▸ TEXTE PROPOSÉ:
Devant les grilles du Conseil d’État, une affluence inhabituelle apparaît, vendredi 29 septembre. Une longue file d’attente s’étire où se mélangent les costumes-cravates des étudiants en droit et les baskets usées des militants et des journalistes. Une fois passé le contrôle de sécurité, chacun essaie de se frayer un chemin vers la salle d’audience déjà si remplie qu’une autre salle, où sont retransmis les débats, a été ouverte. « On entend mieux ici que dans la salle d’audience », assure la chargée de presse.

À 14 heures, l’audience démarre. L’État fait-il assez pour lutter contre les contrôles d’identité au faciès ? Telle est la question à laquelle les juges devront répondre dans les prochaines semaines. La plus haute juridiction administrative a été saisie par six associations et ONG (Amnesty International, Human Rights Watch, Maison communautaire pour un développement solidaire, Open Society Foundation London, Open Society Institut, Pazapas Belleville et Réseau Egalité, antidiscrimination, justice interdisciplinaire).

▸ DONNÉES FOURNIES:
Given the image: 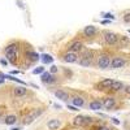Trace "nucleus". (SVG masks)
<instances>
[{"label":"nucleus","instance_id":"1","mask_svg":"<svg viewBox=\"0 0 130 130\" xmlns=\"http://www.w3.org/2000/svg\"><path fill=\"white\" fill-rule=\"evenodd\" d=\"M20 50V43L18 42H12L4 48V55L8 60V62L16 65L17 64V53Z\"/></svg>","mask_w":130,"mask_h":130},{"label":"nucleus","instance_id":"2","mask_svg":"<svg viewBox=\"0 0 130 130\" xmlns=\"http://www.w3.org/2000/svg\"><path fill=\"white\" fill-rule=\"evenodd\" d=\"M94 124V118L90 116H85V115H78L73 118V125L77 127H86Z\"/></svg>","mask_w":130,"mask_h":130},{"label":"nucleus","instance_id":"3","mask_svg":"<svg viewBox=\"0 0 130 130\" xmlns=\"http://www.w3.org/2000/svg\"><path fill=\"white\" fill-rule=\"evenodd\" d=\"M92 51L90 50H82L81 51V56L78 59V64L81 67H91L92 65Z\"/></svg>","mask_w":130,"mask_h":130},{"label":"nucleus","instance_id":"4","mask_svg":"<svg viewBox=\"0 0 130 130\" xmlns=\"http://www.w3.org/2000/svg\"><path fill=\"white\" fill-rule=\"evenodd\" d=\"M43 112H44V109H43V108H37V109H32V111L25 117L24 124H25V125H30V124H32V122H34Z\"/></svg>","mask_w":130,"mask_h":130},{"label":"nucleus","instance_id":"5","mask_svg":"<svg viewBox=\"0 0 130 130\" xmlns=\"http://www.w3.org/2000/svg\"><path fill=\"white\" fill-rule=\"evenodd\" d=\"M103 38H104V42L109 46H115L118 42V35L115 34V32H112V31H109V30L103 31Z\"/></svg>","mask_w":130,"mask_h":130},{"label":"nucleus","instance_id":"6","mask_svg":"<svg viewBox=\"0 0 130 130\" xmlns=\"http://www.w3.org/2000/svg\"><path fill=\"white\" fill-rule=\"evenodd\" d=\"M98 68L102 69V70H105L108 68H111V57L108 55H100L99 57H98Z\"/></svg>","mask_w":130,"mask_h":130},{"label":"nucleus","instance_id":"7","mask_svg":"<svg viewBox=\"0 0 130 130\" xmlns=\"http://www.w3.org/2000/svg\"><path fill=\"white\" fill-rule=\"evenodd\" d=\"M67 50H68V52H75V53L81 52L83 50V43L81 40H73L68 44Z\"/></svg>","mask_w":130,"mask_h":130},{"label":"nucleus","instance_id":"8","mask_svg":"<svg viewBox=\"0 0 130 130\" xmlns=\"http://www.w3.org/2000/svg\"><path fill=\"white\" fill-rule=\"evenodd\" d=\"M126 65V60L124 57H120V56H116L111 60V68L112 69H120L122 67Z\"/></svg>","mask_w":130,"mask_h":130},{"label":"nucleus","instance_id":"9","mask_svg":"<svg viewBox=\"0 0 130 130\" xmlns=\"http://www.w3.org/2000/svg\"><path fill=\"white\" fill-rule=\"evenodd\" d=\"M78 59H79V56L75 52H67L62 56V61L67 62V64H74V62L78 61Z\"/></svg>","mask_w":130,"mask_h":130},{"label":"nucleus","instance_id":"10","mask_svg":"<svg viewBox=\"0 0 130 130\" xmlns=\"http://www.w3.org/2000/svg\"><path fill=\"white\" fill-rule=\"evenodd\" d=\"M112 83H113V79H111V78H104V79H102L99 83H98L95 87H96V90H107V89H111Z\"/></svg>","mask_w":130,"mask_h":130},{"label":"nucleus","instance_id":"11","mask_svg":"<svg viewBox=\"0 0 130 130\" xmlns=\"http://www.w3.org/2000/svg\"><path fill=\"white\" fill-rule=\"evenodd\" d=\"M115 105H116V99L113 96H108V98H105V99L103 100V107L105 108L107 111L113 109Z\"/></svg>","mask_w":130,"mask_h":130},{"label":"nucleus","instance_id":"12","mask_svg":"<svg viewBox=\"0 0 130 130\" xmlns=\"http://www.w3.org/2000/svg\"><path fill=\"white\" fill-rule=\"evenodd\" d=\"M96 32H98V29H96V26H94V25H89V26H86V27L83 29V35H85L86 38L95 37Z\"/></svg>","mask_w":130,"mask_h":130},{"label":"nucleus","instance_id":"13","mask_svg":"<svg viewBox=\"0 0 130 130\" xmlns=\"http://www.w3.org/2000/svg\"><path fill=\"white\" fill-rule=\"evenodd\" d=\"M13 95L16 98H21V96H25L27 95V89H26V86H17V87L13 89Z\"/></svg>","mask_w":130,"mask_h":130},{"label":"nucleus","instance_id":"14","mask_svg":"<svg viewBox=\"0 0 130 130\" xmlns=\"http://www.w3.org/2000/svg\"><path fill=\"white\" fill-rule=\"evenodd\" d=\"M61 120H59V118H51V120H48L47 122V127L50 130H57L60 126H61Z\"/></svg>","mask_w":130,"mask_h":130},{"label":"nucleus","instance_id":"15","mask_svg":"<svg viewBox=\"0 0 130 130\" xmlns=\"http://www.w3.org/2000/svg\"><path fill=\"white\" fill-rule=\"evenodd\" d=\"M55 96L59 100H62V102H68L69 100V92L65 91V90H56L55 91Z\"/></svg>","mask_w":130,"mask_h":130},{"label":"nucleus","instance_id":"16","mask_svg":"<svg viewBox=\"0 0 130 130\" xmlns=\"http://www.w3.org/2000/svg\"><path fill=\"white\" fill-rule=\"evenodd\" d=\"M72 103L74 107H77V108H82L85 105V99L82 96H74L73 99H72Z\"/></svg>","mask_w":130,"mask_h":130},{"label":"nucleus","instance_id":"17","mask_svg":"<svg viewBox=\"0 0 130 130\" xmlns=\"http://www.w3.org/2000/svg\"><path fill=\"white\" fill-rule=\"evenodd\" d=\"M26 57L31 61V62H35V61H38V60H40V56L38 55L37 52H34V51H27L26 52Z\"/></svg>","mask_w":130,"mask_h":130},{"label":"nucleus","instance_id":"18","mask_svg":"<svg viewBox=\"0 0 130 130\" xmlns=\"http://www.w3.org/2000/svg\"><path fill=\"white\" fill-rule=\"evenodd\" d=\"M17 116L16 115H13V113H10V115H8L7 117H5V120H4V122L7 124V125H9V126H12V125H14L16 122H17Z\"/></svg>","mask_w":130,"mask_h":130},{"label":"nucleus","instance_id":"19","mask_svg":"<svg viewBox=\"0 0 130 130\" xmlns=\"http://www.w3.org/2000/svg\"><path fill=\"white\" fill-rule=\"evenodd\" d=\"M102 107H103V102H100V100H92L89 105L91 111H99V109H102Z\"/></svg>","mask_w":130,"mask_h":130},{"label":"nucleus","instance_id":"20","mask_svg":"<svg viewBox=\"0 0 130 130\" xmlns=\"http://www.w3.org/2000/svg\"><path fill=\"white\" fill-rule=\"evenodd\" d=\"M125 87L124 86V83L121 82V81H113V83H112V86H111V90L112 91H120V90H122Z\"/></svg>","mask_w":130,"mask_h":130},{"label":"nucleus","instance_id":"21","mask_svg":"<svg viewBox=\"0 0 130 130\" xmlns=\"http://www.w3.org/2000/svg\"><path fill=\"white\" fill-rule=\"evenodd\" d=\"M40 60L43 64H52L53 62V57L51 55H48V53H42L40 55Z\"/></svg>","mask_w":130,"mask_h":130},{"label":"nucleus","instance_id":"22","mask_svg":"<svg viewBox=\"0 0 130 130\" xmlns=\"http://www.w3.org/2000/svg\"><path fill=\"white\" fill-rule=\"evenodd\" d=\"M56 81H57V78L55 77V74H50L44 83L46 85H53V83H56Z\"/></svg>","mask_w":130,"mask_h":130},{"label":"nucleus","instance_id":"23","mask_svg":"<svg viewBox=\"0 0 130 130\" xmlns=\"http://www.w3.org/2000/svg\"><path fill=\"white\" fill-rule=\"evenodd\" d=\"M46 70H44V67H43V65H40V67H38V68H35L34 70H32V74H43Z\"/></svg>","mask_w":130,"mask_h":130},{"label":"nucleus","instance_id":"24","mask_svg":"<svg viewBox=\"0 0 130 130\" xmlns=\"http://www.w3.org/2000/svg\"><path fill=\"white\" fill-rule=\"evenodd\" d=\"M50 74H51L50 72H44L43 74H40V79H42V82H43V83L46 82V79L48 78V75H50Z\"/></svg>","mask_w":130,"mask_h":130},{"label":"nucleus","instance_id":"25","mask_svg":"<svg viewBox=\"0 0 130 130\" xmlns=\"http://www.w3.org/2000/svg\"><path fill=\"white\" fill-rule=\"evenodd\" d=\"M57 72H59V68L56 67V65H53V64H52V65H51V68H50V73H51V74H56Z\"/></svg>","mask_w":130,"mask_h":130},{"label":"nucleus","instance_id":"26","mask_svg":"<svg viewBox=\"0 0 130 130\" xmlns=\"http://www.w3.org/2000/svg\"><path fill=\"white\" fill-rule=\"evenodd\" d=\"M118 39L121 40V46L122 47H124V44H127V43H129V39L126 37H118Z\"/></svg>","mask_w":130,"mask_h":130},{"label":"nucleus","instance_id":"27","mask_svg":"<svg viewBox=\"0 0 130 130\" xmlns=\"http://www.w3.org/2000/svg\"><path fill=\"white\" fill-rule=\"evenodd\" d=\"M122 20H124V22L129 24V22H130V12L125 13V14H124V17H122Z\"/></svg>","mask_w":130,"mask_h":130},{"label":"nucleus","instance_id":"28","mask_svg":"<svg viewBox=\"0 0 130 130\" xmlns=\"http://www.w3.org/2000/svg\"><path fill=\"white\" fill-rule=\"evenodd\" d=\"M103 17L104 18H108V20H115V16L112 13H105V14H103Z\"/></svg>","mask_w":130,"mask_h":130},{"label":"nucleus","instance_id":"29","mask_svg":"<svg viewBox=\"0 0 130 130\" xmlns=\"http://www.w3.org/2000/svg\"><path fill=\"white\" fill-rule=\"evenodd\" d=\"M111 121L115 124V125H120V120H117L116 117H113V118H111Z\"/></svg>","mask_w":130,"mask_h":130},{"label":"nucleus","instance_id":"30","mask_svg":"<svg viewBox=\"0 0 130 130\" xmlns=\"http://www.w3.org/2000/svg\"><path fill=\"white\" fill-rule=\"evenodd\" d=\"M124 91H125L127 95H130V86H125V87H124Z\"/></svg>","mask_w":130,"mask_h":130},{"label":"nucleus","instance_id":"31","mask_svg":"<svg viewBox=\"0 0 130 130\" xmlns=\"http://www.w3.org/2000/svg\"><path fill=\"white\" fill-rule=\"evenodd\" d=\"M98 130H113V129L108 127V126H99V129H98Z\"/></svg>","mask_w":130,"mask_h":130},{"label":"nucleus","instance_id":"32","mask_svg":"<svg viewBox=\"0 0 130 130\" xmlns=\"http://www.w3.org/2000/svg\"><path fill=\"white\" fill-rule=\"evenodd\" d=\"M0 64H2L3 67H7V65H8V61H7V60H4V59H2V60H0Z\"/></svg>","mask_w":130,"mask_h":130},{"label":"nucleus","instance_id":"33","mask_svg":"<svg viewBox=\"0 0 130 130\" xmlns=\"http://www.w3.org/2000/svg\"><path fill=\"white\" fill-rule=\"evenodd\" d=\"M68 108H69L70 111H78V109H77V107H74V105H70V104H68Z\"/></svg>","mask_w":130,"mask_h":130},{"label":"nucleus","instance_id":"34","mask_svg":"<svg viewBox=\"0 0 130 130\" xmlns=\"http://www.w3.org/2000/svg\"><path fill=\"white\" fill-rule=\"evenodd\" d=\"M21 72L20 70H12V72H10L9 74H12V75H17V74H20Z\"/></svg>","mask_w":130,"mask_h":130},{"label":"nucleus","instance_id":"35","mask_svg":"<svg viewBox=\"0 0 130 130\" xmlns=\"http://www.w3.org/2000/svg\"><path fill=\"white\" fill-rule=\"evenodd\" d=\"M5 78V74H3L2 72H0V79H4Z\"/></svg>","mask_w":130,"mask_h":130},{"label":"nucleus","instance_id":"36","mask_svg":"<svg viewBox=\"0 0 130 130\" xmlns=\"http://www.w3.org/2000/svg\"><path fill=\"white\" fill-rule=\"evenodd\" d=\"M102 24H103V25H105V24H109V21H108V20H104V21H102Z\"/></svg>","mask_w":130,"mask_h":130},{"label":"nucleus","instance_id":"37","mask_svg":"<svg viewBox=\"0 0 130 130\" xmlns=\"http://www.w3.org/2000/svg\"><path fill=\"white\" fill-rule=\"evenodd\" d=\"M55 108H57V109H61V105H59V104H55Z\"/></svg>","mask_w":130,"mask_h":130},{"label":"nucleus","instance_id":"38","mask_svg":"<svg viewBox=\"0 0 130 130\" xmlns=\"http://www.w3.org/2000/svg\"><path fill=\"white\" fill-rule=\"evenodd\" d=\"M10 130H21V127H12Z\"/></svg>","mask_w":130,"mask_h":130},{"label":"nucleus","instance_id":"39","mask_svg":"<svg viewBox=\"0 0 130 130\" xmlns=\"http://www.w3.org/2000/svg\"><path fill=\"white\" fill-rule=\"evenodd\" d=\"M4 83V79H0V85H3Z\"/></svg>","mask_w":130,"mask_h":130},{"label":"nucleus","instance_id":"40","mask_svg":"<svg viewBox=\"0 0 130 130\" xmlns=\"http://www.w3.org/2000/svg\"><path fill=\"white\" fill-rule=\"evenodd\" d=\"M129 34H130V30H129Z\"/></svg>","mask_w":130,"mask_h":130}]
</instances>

▸ CONSIGNE: Rédigez la suite de l'article sur l'audience du Conseil d'État consacrée aux contrôles d'identité au faciès, en partant de sa dernière phrase.

▸ RÉSULTAT ATTENDU:
La requête vise à faire cesser une pratique « généralisée » en France de contrôles d’identité « discriminatoires » fondés sur des traits physiques renvoyant à une origine ethnique « réelle ou supposée ». Elle intervient à la suite d’une mise en demeure adressée en janvier 2021 aux autorités d’engager des réformes structurelles et des mesures concrètes pour mettre fin aux discriminations et restée sans réponse.

En parallèle de la procédure, une campagne en ligne #MaRueMesDroits a été lancée. Son objectif est de sensibiliser le public et informer les citoyens de leurs droits, mais également d’offrir une plateforme sur laquelle quiconque a subi des discriminations lors d’un contrôle d’identité peut partager son témoignage.

Un risque 20 fois plus élevé d’être contrôlé

De tels contrôles, sans justification objective préalable, sont illégaux. En effet, les textes de loi n’autorisent les contrôles d’identité que dans des cas précis, notamment en cas de flagrant délit, de risque d’atteinte à l’ordre public ou sur réquisition du procureur de la République.

Mais les discriminations perdurent en France. Les associations ont souligné devant le Conseil d’État leur caractère systémique. Elles évoquent des « procédures, habitudes et une forme d’organisation qui, souvent sans intention, contribuent à des résultats moins favorables pour les groupes minoritaires que pour la majorité de la population ». 

Lire aussi. La lutte contre le contrôle au faciès est loin d’être terminée

Une enquête du Défenseur des droits publiée en 2017 établit que la probabilité pour les jeunes hommes « perçus comme arabe/maghrébin ou noirs » d’être contrôlés est 20 fois plus élevées que le reste de la population. Sur l’échantillon interrogé, plus de 80 % des hommes répondant à ces critères ont déclaré avoir été contrôlés au moins une fois dans les cinq dernières années, contre 16 % pour les autres.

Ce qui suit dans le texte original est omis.